**** EXERCISE MATERIAL ****
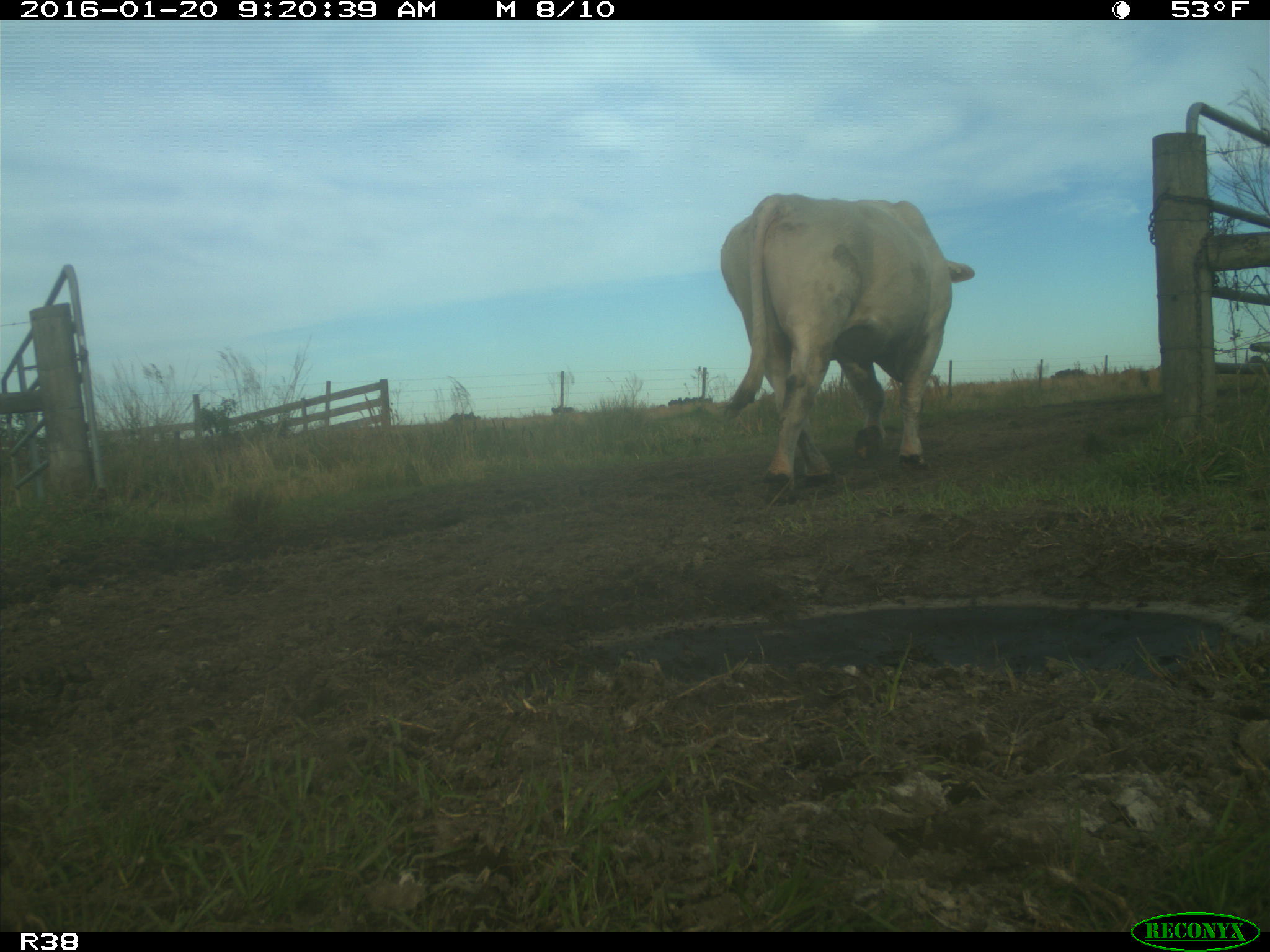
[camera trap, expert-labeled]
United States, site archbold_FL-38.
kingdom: Animalia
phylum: Chordata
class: Mammalia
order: Artiodactyla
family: Bovidae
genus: Bos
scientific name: Bos taurus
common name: domestic cow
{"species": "Bos taurus (domestic cow)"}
****
The data should be printed again unchanged; leave its pictures out.

__ANSWER SECTION__
[camera trap, expert-labeled]
United States, site archbold_FL-38.
kingdom: Animalia
phylum: Chordata
class: Mammalia
order: Artiodactyla
family: Bovidae
genus: Bos
scientific name: Bos taurus
common name: domestic cow
{"species": "Bos taurus (domestic cow)"}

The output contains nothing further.